Clients also need to learn how to be able to reframe how they understand things in a more constructive manner, so they can take the things learned and be able to continue to help themselves later on.  A child’s job is to play, learn and grow, and so is an adult’s.  We all need to continue to learn new skills and approaches throughout our lives as our situations change, and as our abilities to do things also change.  There is no one place in life where one is done learning; it’s an ongoing, lifelong process.  To be able to do this the client needs education, not just in the form of information, but also in the process of making thoughtful decisions with this kind of information.

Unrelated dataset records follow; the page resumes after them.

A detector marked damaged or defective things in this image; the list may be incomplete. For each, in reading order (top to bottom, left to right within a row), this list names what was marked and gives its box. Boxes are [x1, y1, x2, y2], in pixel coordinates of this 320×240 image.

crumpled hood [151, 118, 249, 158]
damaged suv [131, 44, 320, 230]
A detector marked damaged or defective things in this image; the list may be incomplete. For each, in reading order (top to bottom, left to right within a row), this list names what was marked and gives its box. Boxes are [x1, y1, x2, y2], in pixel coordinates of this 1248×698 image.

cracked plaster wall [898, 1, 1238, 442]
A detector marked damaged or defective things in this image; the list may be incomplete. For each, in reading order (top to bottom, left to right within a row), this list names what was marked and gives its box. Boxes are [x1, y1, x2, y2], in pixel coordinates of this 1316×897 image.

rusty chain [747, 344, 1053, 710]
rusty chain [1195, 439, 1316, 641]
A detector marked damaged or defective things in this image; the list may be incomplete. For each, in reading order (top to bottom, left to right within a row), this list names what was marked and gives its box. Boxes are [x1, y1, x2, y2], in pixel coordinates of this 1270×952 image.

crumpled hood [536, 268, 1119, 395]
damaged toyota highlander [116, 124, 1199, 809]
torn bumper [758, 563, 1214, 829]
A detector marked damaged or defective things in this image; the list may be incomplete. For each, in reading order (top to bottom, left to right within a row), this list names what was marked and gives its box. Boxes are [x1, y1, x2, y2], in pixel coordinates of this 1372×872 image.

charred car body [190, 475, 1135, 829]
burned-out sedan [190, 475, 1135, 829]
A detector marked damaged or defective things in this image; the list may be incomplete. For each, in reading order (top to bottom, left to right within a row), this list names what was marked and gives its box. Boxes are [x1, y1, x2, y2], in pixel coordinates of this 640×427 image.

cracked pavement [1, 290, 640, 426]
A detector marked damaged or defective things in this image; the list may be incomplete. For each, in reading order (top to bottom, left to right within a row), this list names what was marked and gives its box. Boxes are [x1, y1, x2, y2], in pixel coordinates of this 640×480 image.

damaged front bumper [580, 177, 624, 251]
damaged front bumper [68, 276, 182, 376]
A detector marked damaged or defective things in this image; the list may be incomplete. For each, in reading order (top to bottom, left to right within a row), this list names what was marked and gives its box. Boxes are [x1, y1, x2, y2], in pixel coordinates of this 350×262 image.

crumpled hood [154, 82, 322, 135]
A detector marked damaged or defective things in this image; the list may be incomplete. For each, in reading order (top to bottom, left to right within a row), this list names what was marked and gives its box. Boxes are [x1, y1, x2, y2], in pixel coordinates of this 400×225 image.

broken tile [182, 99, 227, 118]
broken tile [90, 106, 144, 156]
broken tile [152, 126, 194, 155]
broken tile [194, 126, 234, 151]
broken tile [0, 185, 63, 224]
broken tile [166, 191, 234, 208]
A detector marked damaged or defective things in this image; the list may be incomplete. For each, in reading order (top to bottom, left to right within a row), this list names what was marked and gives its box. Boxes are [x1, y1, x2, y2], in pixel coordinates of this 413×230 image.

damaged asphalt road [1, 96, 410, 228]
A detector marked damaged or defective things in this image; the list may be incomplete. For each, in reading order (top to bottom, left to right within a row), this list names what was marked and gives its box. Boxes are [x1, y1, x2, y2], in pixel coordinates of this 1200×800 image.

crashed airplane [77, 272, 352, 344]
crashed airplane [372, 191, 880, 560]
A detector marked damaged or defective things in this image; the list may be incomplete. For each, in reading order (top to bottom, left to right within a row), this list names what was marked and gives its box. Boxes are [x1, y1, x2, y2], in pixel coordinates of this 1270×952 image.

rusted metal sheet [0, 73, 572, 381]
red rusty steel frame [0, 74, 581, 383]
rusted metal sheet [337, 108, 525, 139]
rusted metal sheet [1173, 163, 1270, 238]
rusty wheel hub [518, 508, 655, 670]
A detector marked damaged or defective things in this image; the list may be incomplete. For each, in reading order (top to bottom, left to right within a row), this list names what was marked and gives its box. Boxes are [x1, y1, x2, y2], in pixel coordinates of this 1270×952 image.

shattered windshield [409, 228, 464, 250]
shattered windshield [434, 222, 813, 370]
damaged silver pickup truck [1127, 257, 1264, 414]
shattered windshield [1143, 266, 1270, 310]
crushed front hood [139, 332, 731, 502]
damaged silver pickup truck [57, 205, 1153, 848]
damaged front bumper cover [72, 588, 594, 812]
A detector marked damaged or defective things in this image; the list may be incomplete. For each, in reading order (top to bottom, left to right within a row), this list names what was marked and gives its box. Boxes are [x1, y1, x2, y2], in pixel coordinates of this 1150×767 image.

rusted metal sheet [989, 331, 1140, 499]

But to do all that the counselor has to be able to figure out – with the client – not just what the problems are, but also what the client thinks is important:  the things they need to solve, or skills they need to acquire. If something is important to the client, then it’s important!  The counselor should address the subject with them.  People need to be able to make decisions about things that are important to them in their lives.  That’s the inherent difference between Bc and Gc: telling people versus asking them.  A lot of what people need is attentive listening and being taken seriously (for a change).

To be hopeful for a positive outcome, a person needs to feel that they can make a change in their lives, and do so from their own power. The client should then be able to take that sense of power that is created from beneficial change, and be able to share it with others in their communities – the personal empowerment becomes social.  Part of that social empowerment comes from the client being able to earn the respect of others and to be seen as a competent person, rather than as someone stigmatized for being “damaged”.

To do these things, the counselor should be a tool for the client.

And boy is that a change in the power paradigm!